Y qué decir de la escritura, sobre todo la que hacemos a mano; se ha vuelto un verdadero arte en peligro de extinción. Pero cuando la haces, te obligas a organizar tus pensamientos de manera lógica y coherente. Escribir te exige priorizar qué es esencial, y trasladar esa claridad a los prompts los hará más concisos y potentes, lo que a la vez entrega resultados menos ambiguos y genéricos.

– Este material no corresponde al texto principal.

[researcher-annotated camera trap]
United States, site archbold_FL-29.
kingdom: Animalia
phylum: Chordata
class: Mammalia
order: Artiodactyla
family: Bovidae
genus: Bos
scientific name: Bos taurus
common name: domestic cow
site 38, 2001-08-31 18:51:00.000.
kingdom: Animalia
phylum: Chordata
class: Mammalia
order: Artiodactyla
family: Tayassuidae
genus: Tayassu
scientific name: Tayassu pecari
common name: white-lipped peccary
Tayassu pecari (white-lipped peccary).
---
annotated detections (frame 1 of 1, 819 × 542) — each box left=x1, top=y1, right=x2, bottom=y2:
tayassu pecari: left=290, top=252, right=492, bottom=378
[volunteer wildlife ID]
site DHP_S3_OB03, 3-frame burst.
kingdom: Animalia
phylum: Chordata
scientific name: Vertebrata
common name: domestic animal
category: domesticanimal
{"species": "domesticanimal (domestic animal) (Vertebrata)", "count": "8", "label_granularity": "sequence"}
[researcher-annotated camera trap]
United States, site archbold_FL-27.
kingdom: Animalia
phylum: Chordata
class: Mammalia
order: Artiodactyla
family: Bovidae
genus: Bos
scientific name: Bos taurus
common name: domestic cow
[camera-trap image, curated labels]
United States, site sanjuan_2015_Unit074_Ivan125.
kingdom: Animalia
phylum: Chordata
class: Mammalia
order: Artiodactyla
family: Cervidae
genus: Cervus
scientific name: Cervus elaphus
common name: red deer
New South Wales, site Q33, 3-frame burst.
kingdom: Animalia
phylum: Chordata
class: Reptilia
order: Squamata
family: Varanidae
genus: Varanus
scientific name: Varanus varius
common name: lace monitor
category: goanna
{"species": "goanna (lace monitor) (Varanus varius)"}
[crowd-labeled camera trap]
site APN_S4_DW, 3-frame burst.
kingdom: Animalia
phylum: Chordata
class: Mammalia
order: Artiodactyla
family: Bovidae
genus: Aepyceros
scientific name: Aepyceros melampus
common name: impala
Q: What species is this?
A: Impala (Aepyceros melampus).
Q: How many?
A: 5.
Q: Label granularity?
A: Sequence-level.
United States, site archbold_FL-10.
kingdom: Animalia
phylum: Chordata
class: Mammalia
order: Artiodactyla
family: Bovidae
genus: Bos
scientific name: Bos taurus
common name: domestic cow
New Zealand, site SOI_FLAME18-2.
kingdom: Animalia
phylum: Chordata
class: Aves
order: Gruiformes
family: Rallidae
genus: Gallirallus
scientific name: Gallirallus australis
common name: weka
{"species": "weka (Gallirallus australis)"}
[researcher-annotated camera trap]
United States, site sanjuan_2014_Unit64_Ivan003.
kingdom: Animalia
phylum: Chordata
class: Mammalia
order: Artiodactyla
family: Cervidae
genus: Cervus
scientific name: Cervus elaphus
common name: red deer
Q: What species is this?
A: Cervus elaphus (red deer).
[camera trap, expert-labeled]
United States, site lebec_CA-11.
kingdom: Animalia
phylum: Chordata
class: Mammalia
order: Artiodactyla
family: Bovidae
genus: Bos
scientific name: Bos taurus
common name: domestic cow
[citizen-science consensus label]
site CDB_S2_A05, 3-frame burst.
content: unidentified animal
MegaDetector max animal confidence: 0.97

Recientemente, junto a mi esposa, vimos nacer a una niña. Nuestra primera y única hija. Tiene poco más de dos meses y, además de preocuparnos por su futuro en este entorno tecnológico que cambia tan, pero tan rápido, le hemos comprado libros. Libros que en casa no había porque, obviamente, no habían niños que los necesitaran. Y le decía a mi esposa, que es lectora furibunda, por cierto, que aproveche este tiempo de postnatal y lea con ella. Léele a ella.
Hay estudios, como el de la Universidad de Ohio, que sostienen que un niño o niña con padres que le leen unos 5 libros al día —de esos para niños como los que puedes comprar al paso en una Copec— llegan al nivel de kínder oyendo 1,4 millones de palabras más que los niños a quienes nunca les leen. Es más, si sólo se les lee un libro al día, escucharán alrededor de 290.000 palabras más a los 5 años que aquellos que no leen libros regularmente con uno de sus padres o cuidadores.
En un mundo donde la IA puede generar casi todo, para mí el valor se traslada directamente a la capacidad humana de curar, analizar y, sobre todo, preguntar bien. Lo analógico —nuestra capacidad de concentración profunda, de análisis crítico derivado de la lectura pausada y la disciplina mental que exige la escritura manual— se convertirá en aquello que hará la diferencia.
El futuro de la IA no está sólo en la máquina, sino en el cerebro analógico que la dirige.